(TEXT):
Hard Economic Realities
Last year, the American economy lost 2.6 million jobs, about half of them in November and December. It was a fairly bleak Christmas “shopping season.”
We started the New Year with a national unemployment rate of 7.2%, and Los Angeles County hovers around 9%. Just this week, tens of thousands of additional layoffs were announced. 40,000 pink slips went out on Monday to such giant firms as Pfizer, Sprint/Nextel, Home Depot, Caterpillar, and General Motors. On Wednesday, Boeing announced plans to lay off 10,000 workers, including 750 in Seal Beach & El Segundo, and closing their Anaheim operation. (Long Beach, of course, already lost over 6,000 workers after Boeing bought its rival McDonell-Douglas, razed the factories, and developed the property for housing and retail.) Thursday morning we learned that Starbucks, the gourmet coffee chain, will close 300 more “under-performing” stores, laying off nearly 7,000 more workers, in addition to the 600 outlets it began closing last summer. And Circuit City, like Mervyns, both bankrupt, is holding final clearance of its entire inventory. They are history. The word I heard this morning is that 5,000,000 Americans are now receiving (extended) unemployment benefits!
As jobs disappear, those of us who are still employed must feel both gratitude to those who pay our salaries, and sympathy toward those whose lives have been suddenly disrupted. Those who are retired can count their lucky stars that their pensions, IRA’s, and 401(k)’s were not invested with swindler Bernie Madoff or the now-defunct Wall Street brokerage houses like Lehman Brothers. Still, the reduced market-value of the investments in most people’s retirement savings is causing our “fixed income” members to tighten their belts as much as 30% or so.

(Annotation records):
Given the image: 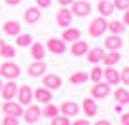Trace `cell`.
Segmentation results:
<instances>
[{
  "label": "cell",
  "mask_w": 129,
  "mask_h": 125,
  "mask_svg": "<svg viewBox=\"0 0 129 125\" xmlns=\"http://www.w3.org/2000/svg\"><path fill=\"white\" fill-rule=\"evenodd\" d=\"M103 48L106 49V51H120V48L123 46V38L120 36V34H110V36L105 38V42H103Z\"/></svg>",
  "instance_id": "obj_11"
},
{
  "label": "cell",
  "mask_w": 129,
  "mask_h": 125,
  "mask_svg": "<svg viewBox=\"0 0 129 125\" xmlns=\"http://www.w3.org/2000/svg\"><path fill=\"white\" fill-rule=\"evenodd\" d=\"M103 80L108 85H118L120 84V70H116L114 66H106L103 70Z\"/></svg>",
  "instance_id": "obj_19"
},
{
  "label": "cell",
  "mask_w": 129,
  "mask_h": 125,
  "mask_svg": "<svg viewBox=\"0 0 129 125\" xmlns=\"http://www.w3.org/2000/svg\"><path fill=\"white\" fill-rule=\"evenodd\" d=\"M72 12H70L69 8H61L59 12H57V15H55V23H57V27H61V28H67V27H70L72 25Z\"/></svg>",
  "instance_id": "obj_10"
},
{
  "label": "cell",
  "mask_w": 129,
  "mask_h": 125,
  "mask_svg": "<svg viewBox=\"0 0 129 125\" xmlns=\"http://www.w3.org/2000/svg\"><path fill=\"white\" fill-rule=\"evenodd\" d=\"M17 87H19V85L15 84V80H6L4 85H2V91H0V95L4 97V101H12V99L17 95Z\"/></svg>",
  "instance_id": "obj_14"
},
{
  "label": "cell",
  "mask_w": 129,
  "mask_h": 125,
  "mask_svg": "<svg viewBox=\"0 0 129 125\" xmlns=\"http://www.w3.org/2000/svg\"><path fill=\"white\" fill-rule=\"evenodd\" d=\"M59 112L63 114V116H67V117H74V116H78V112H80V106H78L74 101H63L61 106H59Z\"/></svg>",
  "instance_id": "obj_15"
},
{
  "label": "cell",
  "mask_w": 129,
  "mask_h": 125,
  "mask_svg": "<svg viewBox=\"0 0 129 125\" xmlns=\"http://www.w3.org/2000/svg\"><path fill=\"white\" fill-rule=\"evenodd\" d=\"M28 48H30V57L34 61H44V57H46V46L42 44V42H32Z\"/></svg>",
  "instance_id": "obj_23"
},
{
  "label": "cell",
  "mask_w": 129,
  "mask_h": 125,
  "mask_svg": "<svg viewBox=\"0 0 129 125\" xmlns=\"http://www.w3.org/2000/svg\"><path fill=\"white\" fill-rule=\"evenodd\" d=\"M2 30H4V34L6 36H13L15 38L17 34H21V25L17 23V21H6L4 25H2Z\"/></svg>",
  "instance_id": "obj_24"
},
{
  "label": "cell",
  "mask_w": 129,
  "mask_h": 125,
  "mask_svg": "<svg viewBox=\"0 0 129 125\" xmlns=\"http://www.w3.org/2000/svg\"><path fill=\"white\" fill-rule=\"evenodd\" d=\"M87 42H84L80 38V40H76V42H72L70 44V55L72 57H84L85 53H87Z\"/></svg>",
  "instance_id": "obj_22"
},
{
  "label": "cell",
  "mask_w": 129,
  "mask_h": 125,
  "mask_svg": "<svg viewBox=\"0 0 129 125\" xmlns=\"http://www.w3.org/2000/svg\"><path fill=\"white\" fill-rule=\"evenodd\" d=\"M120 121H121V125H129V112H123L120 116Z\"/></svg>",
  "instance_id": "obj_38"
},
{
  "label": "cell",
  "mask_w": 129,
  "mask_h": 125,
  "mask_svg": "<svg viewBox=\"0 0 129 125\" xmlns=\"http://www.w3.org/2000/svg\"><path fill=\"white\" fill-rule=\"evenodd\" d=\"M21 76V68L17 63L13 61H4L2 65H0V78H4V80H15V78Z\"/></svg>",
  "instance_id": "obj_2"
},
{
  "label": "cell",
  "mask_w": 129,
  "mask_h": 125,
  "mask_svg": "<svg viewBox=\"0 0 129 125\" xmlns=\"http://www.w3.org/2000/svg\"><path fill=\"white\" fill-rule=\"evenodd\" d=\"M0 125H19V117H13V116H4V119L0 121Z\"/></svg>",
  "instance_id": "obj_36"
},
{
  "label": "cell",
  "mask_w": 129,
  "mask_h": 125,
  "mask_svg": "<svg viewBox=\"0 0 129 125\" xmlns=\"http://www.w3.org/2000/svg\"><path fill=\"white\" fill-rule=\"evenodd\" d=\"M2 85H4V80H2V78H0V91H2Z\"/></svg>",
  "instance_id": "obj_45"
},
{
  "label": "cell",
  "mask_w": 129,
  "mask_h": 125,
  "mask_svg": "<svg viewBox=\"0 0 129 125\" xmlns=\"http://www.w3.org/2000/svg\"><path fill=\"white\" fill-rule=\"evenodd\" d=\"M106 17H95V19H91V23L87 25V34L91 38H101L103 34L106 32Z\"/></svg>",
  "instance_id": "obj_1"
},
{
  "label": "cell",
  "mask_w": 129,
  "mask_h": 125,
  "mask_svg": "<svg viewBox=\"0 0 129 125\" xmlns=\"http://www.w3.org/2000/svg\"><path fill=\"white\" fill-rule=\"evenodd\" d=\"M34 4H36V8L46 10V8H49V6H51V0H34Z\"/></svg>",
  "instance_id": "obj_37"
},
{
  "label": "cell",
  "mask_w": 129,
  "mask_h": 125,
  "mask_svg": "<svg viewBox=\"0 0 129 125\" xmlns=\"http://www.w3.org/2000/svg\"><path fill=\"white\" fill-rule=\"evenodd\" d=\"M82 110H84L85 117H95V116H97V112H99L95 99H91V97H85L84 101H82Z\"/></svg>",
  "instance_id": "obj_21"
},
{
  "label": "cell",
  "mask_w": 129,
  "mask_h": 125,
  "mask_svg": "<svg viewBox=\"0 0 129 125\" xmlns=\"http://www.w3.org/2000/svg\"><path fill=\"white\" fill-rule=\"evenodd\" d=\"M57 2L61 4V8H67V6H70V4H72L74 0H57Z\"/></svg>",
  "instance_id": "obj_42"
},
{
  "label": "cell",
  "mask_w": 129,
  "mask_h": 125,
  "mask_svg": "<svg viewBox=\"0 0 129 125\" xmlns=\"http://www.w3.org/2000/svg\"><path fill=\"white\" fill-rule=\"evenodd\" d=\"M105 53H106L105 48H89L87 53H85V57H87V63H91V65L103 63V59H105Z\"/></svg>",
  "instance_id": "obj_17"
},
{
  "label": "cell",
  "mask_w": 129,
  "mask_h": 125,
  "mask_svg": "<svg viewBox=\"0 0 129 125\" xmlns=\"http://www.w3.org/2000/svg\"><path fill=\"white\" fill-rule=\"evenodd\" d=\"M4 2L10 6V8H15V6H19V4H21V0H4Z\"/></svg>",
  "instance_id": "obj_40"
},
{
  "label": "cell",
  "mask_w": 129,
  "mask_h": 125,
  "mask_svg": "<svg viewBox=\"0 0 129 125\" xmlns=\"http://www.w3.org/2000/svg\"><path fill=\"white\" fill-rule=\"evenodd\" d=\"M93 125H112V123H110L108 119H99V121H95Z\"/></svg>",
  "instance_id": "obj_43"
},
{
  "label": "cell",
  "mask_w": 129,
  "mask_h": 125,
  "mask_svg": "<svg viewBox=\"0 0 129 125\" xmlns=\"http://www.w3.org/2000/svg\"><path fill=\"white\" fill-rule=\"evenodd\" d=\"M120 84L129 85V66H123V68L120 70Z\"/></svg>",
  "instance_id": "obj_35"
},
{
  "label": "cell",
  "mask_w": 129,
  "mask_h": 125,
  "mask_svg": "<svg viewBox=\"0 0 129 125\" xmlns=\"http://www.w3.org/2000/svg\"><path fill=\"white\" fill-rule=\"evenodd\" d=\"M97 12H99L101 17H110L114 13L112 2H110V0H99V2H97Z\"/></svg>",
  "instance_id": "obj_25"
},
{
  "label": "cell",
  "mask_w": 129,
  "mask_h": 125,
  "mask_svg": "<svg viewBox=\"0 0 129 125\" xmlns=\"http://www.w3.org/2000/svg\"><path fill=\"white\" fill-rule=\"evenodd\" d=\"M42 85L51 91V89H59L61 85H63V80H61V76H57V74H51V72L48 74L46 72L44 76H42Z\"/></svg>",
  "instance_id": "obj_13"
},
{
  "label": "cell",
  "mask_w": 129,
  "mask_h": 125,
  "mask_svg": "<svg viewBox=\"0 0 129 125\" xmlns=\"http://www.w3.org/2000/svg\"><path fill=\"white\" fill-rule=\"evenodd\" d=\"M44 108H42V116L48 117V119H51V117H55L57 114H59V106L53 104V102H48V104H42Z\"/></svg>",
  "instance_id": "obj_28"
},
{
  "label": "cell",
  "mask_w": 129,
  "mask_h": 125,
  "mask_svg": "<svg viewBox=\"0 0 129 125\" xmlns=\"http://www.w3.org/2000/svg\"><path fill=\"white\" fill-rule=\"evenodd\" d=\"M70 125H89V121H87V117H82V119H74V121H70Z\"/></svg>",
  "instance_id": "obj_39"
},
{
  "label": "cell",
  "mask_w": 129,
  "mask_h": 125,
  "mask_svg": "<svg viewBox=\"0 0 129 125\" xmlns=\"http://www.w3.org/2000/svg\"><path fill=\"white\" fill-rule=\"evenodd\" d=\"M91 10H93V6H91L89 0H74L70 12H72L74 17H85V15L91 13Z\"/></svg>",
  "instance_id": "obj_4"
},
{
  "label": "cell",
  "mask_w": 129,
  "mask_h": 125,
  "mask_svg": "<svg viewBox=\"0 0 129 125\" xmlns=\"http://www.w3.org/2000/svg\"><path fill=\"white\" fill-rule=\"evenodd\" d=\"M112 6L118 12H125V10H129V0H114Z\"/></svg>",
  "instance_id": "obj_34"
},
{
  "label": "cell",
  "mask_w": 129,
  "mask_h": 125,
  "mask_svg": "<svg viewBox=\"0 0 129 125\" xmlns=\"http://www.w3.org/2000/svg\"><path fill=\"white\" fill-rule=\"evenodd\" d=\"M87 76H89V80H91L93 84H97V81H101V80H103V68L95 65V66L91 68V72L87 74Z\"/></svg>",
  "instance_id": "obj_31"
},
{
  "label": "cell",
  "mask_w": 129,
  "mask_h": 125,
  "mask_svg": "<svg viewBox=\"0 0 129 125\" xmlns=\"http://www.w3.org/2000/svg\"><path fill=\"white\" fill-rule=\"evenodd\" d=\"M49 125H70V117L63 116V114H57L55 117L49 119Z\"/></svg>",
  "instance_id": "obj_33"
},
{
  "label": "cell",
  "mask_w": 129,
  "mask_h": 125,
  "mask_svg": "<svg viewBox=\"0 0 129 125\" xmlns=\"http://www.w3.org/2000/svg\"><path fill=\"white\" fill-rule=\"evenodd\" d=\"M120 61H121L120 51H106L105 59H103V65H105V66H116Z\"/></svg>",
  "instance_id": "obj_26"
},
{
  "label": "cell",
  "mask_w": 129,
  "mask_h": 125,
  "mask_svg": "<svg viewBox=\"0 0 129 125\" xmlns=\"http://www.w3.org/2000/svg\"><path fill=\"white\" fill-rule=\"evenodd\" d=\"M23 19H25V23H27V25H36L38 21L42 19V10L36 8V6H30V8L25 10Z\"/></svg>",
  "instance_id": "obj_12"
},
{
  "label": "cell",
  "mask_w": 129,
  "mask_h": 125,
  "mask_svg": "<svg viewBox=\"0 0 129 125\" xmlns=\"http://www.w3.org/2000/svg\"><path fill=\"white\" fill-rule=\"evenodd\" d=\"M32 44V36L27 32H21L15 36V46H19V48H28V46Z\"/></svg>",
  "instance_id": "obj_30"
},
{
  "label": "cell",
  "mask_w": 129,
  "mask_h": 125,
  "mask_svg": "<svg viewBox=\"0 0 129 125\" xmlns=\"http://www.w3.org/2000/svg\"><path fill=\"white\" fill-rule=\"evenodd\" d=\"M0 108L4 110L6 116H13V117L23 116V106H21L17 101H4V104H0Z\"/></svg>",
  "instance_id": "obj_8"
},
{
  "label": "cell",
  "mask_w": 129,
  "mask_h": 125,
  "mask_svg": "<svg viewBox=\"0 0 129 125\" xmlns=\"http://www.w3.org/2000/svg\"><path fill=\"white\" fill-rule=\"evenodd\" d=\"M34 91V101L38 102V104H48V102H51V91H49L48 87H44V85H40V87L32 89Z\"/></svg>",
  "instance_id": "obj_16"
},
{
  "label": "cell",
  "mask_w": 129,
  "mask_h": 125,
  "mask_svg": "<svg viewBox=\"0 0 129 125\" xmlns=\"http://www.w3.org/2000/svg\"><path fill=\"white\" fill-rule=\"evenodd\" d=\"M46 72H48V65L44 61H32L30 65L27 66V74L30 78H42Z\"/></svg>",
  "instance_id": "obj_7"
},
{
  "label": "cell",
  "mask_w": 129,
  "mask_h": 125,
  "mask_svg": "<svg viewBox=\"0 0 129 125\" xmlns=\"http://www.w3.org/2000/svg\"><path fill=\"white\" fill-rule=\"evenodd\" d=\"M80 38H82V30H80V28H76V27H67V28L63 30L61 40L67 42V44H72V42L80 40Z\"/></svg>",
  "instance_id": "obj_20"
},
{
  "label": "cell",
  "mask_w": 129,
  "mask_h": 125,
  "mask_svg": "<svg viewBox=\"0 0 129 125\" xmlns=\"http://www.w3.org/2000/svg\"><path fill=\"white\" fill-rule=\"evenodd\" d=\"M40 117H42V108L38 104H32L30 102L27 108H23V119L27 123H36Z\"/></svg>",
  "instance_id": "obj_6"
},
{
  "label": "cell",
  "mask_w": 129,
  "mask_h": 125,
  "mask_svg": "<svg viewBox=\"0 0 129 125\" xmlns=\"http://www.w3.org/2000/svg\"><path fill=\"white\" fill-rule=\"evenodd\" d=\"M106 30L112 32V34H120L121 36V32L125 30V25L121 23V21H118V19H110L108 23H106Z\"/></svg>",
  "instance_id": "obj_27"
},
{
  "label": "cell",
  "mask_w": 129,
  "mask_h": 125,
  "mask_svg": "<svg viewBox=\"0 0 129 125\" xmlns=\"http://www.w3.org/2000/svg\"><path fill=\"white\" fill-rule=\"evenodd\" d=\"M110 95V85L106 84V81H97V84H93L91 87V99H106Z\"/></svg>",
  "instance_id": "obj_9"
},
{
  "label": "cell",
  "mask_w": 129,
  "mask_h": 125,
  "mask_svg": "<svg viewBox=\"0 0 129 125\" xmlns=\"http://www.w3.org/2000/svg\"><path fill=\"white\" fill-rule=\"evenodd\" d=\"M17 102H19L21 106H28L32 101H34V91H32V87L30 85H19L17 87Z\"/></svg>",
  "instance_id": "obj_3"
},
{
  "label": "cell",
  "mask_w": 129,
  "mask_h": 125,
  "mask_svg": "<svg viewBox=\"0 0 129 125\" xmlns=\"http://www.w3.org/2000/svg\"><path fill=\"white\" fill-rule=\"evenodd\" d=\"M121 23H123L125 27H129V10H125V12H123V19H121Z\"/></svg>",
  "instance_id": "obj_41"
},
{
  "label": "cell",
  "mask_w": 129,
  "mask_h": 125,
  "mask_svg": "<svg viewBox=\"0 0 129 125\" xmlns=\"http://www.w3.org/2000/svg\"><path fill=\"white\" fill-rule=\"evenodd\" d=\"M0 57H4L6 61H12L13 57H15V48H13V46L4 44V48H2V53H0Z\"/></svg>",
  "instance_id": "obj_32"
},
{
  "label": "cell",
  "mask_w": 129,
  "mask_h": 125,
  "mask_svg": "<svg viewBox=\"0 0 129 125\" xmlns=\"http://www.w3.org/2000/svg\"><path fill=\"white\" fill-rule=\"evenodd\" d=\"M118 125H121V123H118Z\"/></svg>",
  "instance_id": "obj_46"
},
{
  "label": "cell",
  "mask_w": 129,
  "mask_h": 125,
  "mask_svg": "<svg viewBox=\"0 0 129 125\" xmlns=\"http://www.w3.org/2000/svg\"><path fill=\"white\" fill-rule=\"evenodd\" d=\"M44 46H46V51L53 53V55H63L67 51V42H63L61 38H55V36H51Z\"/></svg>",
  "instance_id": "obj_5"
},
{
  "label": "cell",
  "mask_w": 129,
  "mask_h": 125,
  "mask_svg": "<svg viewBox=\"0 0 129 125\" xmlns=\"http://www.w3.org/2000/svg\"><path fill=\"white\" fill-rule=\"evenodd\" d=\"M4 44H6V42L2 40V38H0V53H2V48H4Z\"/></svg>",
  "instance_id": "obj_44"
},
{
  "label": "cell",
  "mask_w": 129,
  "mask_h": 125,
  "mask_svg": "<svg viewBox=\"0 0 129 125\" xmlns=\"http://www.w3.org/2000/svg\"><path fill=\"white\" fill-rule=\"evenodd\" d=\"M112 95H114L116 104H120V106H127V104H129V89H127V87L118 85V87L112 91Z\"/></svg>",
  "instance_id": "obj_18"
},
{
  "label": "cell",
  "mask_w": 129,
  "mask_h": 125,
  "mask_svg": "<svg viewBox=\"0 0 129 125\" xmlns=\"http://www.w3.org/2000/svg\"><path fill=\"white\" fill-rule=\"evenodd\" d=\"M87 80H89L87 72H82V70H78V72H72V76L69 78V81H70L72 85H82V84H85Z\"/></svg>",
  "instance_id": "obj_29"
}]
</instances>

(OBJECTIVES):
(1) Summarize the text on economic hardship in two sentences.
(2) Reproduce the text on economic hardship from "As jobs disappear, those" up to and including "as 30% or so.".
(3) Write the next part of the text on economic hardship, picking up after its last sentence.
The data above has no connection to the text on economic hardship.

(THE ANSWERS):
(1) The American economy lost 2.6 million jobs last year, unemployment stands at 7.2% nationally and around 9% in Los Angeles County, and companies including Boeing and Starbucks have announced further layoffs and store closures. People still employed should feel gratitude and sympathy, while retirees, though spared losses to Madoff or collapsed brokerages, are tightening their belts as their retirement savings lose value.

(2)
As jobs disappear, those of us who are still employed must feel both gratitude to those who pay our salaries, and sympathy toward those whose lives have been suddenly disrupted. Those who are retired can count their lucky stars that their pensions, IRA’s, and 401(k)’s were not invested with swindler Bernie Madoff or the now-defunct Wall Street brokerage houses like Lehman Brothers. Still, the reduced market-value of the investments in most people’s retirement savings is causing our “fixed income” members to tighten their belts as much as 30% or so.

(3)
Seaside Community Church is fortunate that our operating money is held at F & M Bank, the most conservative and strongest financial institution in the LA area, and our “Bertha Hartley Perpetual Memorial Fund” ($4,000) is invested in the UCC Cornerstone Fund, which has lost no principal in the financial melt-down and continues to give us good market return. In those regards, the harsh economic realities that surround us have largely “bypassed” our budget.
On Monday night, Karen Ury, Mila Linke, & I attended a focus group conversation about church finances which included Larry & Beth Elwood. Their church in Riverside County, where the rate of job loss and foreclosures on new homes is much higher than here in Torrance or in the Beach communities, is facing a budget reduction of nearly 30%.
On Sunday, Feb. 22, our Seaside Church “Annual Congregational Meeting” will discuss and approve our proposed budget for 2009. Scott Bannon, our Financial Coordinator, hopes that we can maintain (and perhaps even increase) last year’s giving patterns. We postponed the Annual Meeting from January to this month in order to give everyone ample time to consider their new financial situation and make a pledge of support.
In hard times, we need to lean in a little closer to one another in mutual support.
May God bless you and yours.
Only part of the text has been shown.